Phil Vettel writes for the Chicago Tribune.
WHEN YOU GO
From Washington, D.C., to Washington, Va. (commonly known as "Little Washington"), by car is usually a little less than two hours.
Where to stay
The Inn at Little Washington, Middle and Main streets, Washington, VA 22747. 540-675-3800; theinnatlittlewashington.com
Dinner reservations are guaranteed to overnight guests. Even so, you'll want to book well in advance, because the inn's 14 rooms (plus three separate guesthouses) fill up quickly, especially on weekends. (Reservations accepted up to a year ahead.)
Room rates begin at $370 for a standard room and scale up to $890 for the Mayor's House, a guesthouse that boasts two fireplaces and a private garden. There's also a two-bedroom President's Retreat, in a Victorian farmhouse on a private estate ($1,100-$2,400).
Those are the base prices. On top of those, add $75 for a Sunday-night stay, $145 for Friday nights and $245 for Saturday nights. On top of that, add $100 for any night in May or October. You'll have to call for holiday rates. Room rate includes breakfast and afternoon tea service.
The inn serves a four-course menu priced at $138 Sunday-Thursday, $148 Friday and $168 Saturday. An eight-course tasting menu, at $138-$178 (depending on the day), is also available. In addition, there are two kitchen tables, each seating up to six guests. There is an additional charge of $300 to reserve either table.
What to see and do
There are any number of attractions within driving distance of the inn. Chief among them is Skyline Drive, a 105-mile scenic drive that snakes through Shenandoah National Park. There are numerous overlooks where you can park and gape at nature.
The closest entrance to the inn is Thornton Gap, and from there you can head north for a 30-mile meander to the drive's northernmost point.
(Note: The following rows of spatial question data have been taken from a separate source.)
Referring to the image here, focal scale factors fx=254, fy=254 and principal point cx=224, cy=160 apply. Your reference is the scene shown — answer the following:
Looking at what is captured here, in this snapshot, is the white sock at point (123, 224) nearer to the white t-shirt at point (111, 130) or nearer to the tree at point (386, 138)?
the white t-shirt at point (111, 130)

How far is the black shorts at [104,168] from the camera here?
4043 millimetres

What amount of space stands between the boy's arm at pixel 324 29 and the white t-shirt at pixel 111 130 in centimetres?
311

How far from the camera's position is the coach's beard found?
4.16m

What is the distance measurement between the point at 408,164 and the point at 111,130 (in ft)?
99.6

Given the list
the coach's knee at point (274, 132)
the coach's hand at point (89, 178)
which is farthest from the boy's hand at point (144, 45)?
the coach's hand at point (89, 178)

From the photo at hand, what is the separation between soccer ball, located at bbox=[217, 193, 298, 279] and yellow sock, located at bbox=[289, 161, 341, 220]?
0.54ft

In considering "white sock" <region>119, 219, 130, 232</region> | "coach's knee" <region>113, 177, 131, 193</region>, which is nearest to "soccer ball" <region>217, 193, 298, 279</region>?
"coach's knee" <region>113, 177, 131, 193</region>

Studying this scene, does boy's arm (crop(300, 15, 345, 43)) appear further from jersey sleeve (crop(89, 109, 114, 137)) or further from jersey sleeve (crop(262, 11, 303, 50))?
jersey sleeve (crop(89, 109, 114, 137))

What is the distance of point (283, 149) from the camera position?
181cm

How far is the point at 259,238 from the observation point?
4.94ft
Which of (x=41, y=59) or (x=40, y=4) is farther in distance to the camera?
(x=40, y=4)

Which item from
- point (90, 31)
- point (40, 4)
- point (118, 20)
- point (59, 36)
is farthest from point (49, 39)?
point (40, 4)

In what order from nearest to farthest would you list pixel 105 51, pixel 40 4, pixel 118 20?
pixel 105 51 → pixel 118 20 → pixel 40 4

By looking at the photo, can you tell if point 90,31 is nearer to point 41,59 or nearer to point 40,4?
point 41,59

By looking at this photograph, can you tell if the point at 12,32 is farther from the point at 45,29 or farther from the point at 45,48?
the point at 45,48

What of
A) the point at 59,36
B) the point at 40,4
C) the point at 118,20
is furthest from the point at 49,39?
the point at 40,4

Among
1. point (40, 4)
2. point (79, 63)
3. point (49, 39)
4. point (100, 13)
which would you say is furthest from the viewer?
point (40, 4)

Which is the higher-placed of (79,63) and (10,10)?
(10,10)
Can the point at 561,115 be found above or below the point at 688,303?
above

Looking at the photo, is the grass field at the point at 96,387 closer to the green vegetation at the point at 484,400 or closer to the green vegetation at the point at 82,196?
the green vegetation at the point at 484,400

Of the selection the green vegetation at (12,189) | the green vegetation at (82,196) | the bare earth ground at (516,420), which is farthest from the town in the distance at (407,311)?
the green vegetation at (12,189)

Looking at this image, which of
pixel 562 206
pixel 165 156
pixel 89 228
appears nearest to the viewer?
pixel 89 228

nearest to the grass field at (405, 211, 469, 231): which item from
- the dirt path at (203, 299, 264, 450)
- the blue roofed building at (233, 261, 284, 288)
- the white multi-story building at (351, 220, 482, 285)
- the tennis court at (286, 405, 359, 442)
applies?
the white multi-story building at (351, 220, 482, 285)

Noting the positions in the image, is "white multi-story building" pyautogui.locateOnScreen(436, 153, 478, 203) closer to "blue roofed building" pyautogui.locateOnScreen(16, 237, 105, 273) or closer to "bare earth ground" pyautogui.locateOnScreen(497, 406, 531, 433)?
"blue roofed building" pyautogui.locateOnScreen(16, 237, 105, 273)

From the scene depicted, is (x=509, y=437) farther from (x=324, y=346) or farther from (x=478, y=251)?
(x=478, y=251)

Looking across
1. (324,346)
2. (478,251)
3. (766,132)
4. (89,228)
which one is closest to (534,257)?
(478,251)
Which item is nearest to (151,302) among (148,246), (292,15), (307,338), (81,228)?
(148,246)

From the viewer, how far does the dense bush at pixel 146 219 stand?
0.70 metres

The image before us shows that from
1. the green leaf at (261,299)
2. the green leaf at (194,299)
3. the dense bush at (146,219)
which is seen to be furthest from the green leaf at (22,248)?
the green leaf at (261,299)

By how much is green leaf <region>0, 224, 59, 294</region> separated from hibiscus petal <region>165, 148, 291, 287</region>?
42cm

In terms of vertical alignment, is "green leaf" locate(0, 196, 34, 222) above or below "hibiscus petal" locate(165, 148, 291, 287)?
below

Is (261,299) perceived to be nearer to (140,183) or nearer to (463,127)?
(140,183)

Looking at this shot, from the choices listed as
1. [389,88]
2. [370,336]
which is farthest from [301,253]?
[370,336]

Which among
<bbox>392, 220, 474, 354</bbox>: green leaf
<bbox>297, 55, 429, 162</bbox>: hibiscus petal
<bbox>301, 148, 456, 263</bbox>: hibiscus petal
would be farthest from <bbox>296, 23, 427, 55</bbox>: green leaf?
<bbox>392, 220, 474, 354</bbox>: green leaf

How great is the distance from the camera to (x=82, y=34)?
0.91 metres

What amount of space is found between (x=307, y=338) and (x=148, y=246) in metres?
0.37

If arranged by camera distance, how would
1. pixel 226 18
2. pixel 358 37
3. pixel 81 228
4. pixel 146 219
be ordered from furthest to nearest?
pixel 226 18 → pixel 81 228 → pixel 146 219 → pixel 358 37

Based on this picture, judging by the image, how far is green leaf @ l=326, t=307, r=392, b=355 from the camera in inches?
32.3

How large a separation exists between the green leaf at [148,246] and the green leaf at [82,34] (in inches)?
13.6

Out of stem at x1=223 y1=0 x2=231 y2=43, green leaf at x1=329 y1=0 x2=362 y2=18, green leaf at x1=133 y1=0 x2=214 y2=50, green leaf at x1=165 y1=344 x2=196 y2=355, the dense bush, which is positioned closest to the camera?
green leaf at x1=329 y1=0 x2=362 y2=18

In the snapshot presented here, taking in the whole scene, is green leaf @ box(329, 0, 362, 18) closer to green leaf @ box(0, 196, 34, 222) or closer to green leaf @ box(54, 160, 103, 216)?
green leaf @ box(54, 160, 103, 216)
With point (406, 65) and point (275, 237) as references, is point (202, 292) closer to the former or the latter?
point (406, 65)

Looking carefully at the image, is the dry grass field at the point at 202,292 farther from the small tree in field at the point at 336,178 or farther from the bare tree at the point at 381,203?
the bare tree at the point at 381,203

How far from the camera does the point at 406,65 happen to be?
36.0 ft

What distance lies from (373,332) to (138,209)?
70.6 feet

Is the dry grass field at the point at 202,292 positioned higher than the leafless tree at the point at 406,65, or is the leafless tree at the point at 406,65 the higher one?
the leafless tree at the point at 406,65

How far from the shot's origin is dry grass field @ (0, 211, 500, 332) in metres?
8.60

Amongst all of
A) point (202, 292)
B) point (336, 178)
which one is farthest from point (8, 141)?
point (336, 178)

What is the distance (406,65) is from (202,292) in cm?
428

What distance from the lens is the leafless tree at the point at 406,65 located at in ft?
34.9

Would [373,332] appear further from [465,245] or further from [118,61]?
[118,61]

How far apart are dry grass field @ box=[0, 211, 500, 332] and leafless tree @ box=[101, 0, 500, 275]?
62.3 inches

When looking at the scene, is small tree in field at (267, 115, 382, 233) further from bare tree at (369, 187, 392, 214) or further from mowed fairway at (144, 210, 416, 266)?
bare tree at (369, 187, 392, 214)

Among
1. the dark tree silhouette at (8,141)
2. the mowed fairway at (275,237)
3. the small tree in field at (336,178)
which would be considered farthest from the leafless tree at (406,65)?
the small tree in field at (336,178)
Don't feel you have to take it all in on one trip; the $10 entrance fee is valid for admission for seven consecutive days.
Luray Caverns are good for those who crave a good hike and who packed a light jacket (it gets cold down below). It's about 10 minutes west of the Thornton Gap entrance. And it's the home of the world's only "stalacpipe" organ.
The Inn at Little Washington offers picnic baskets, priced about $75 (which includes wine), for those who intend to spend the day away from the inn. (There is no formal lunch at the inn, but a light menu is available through room service.)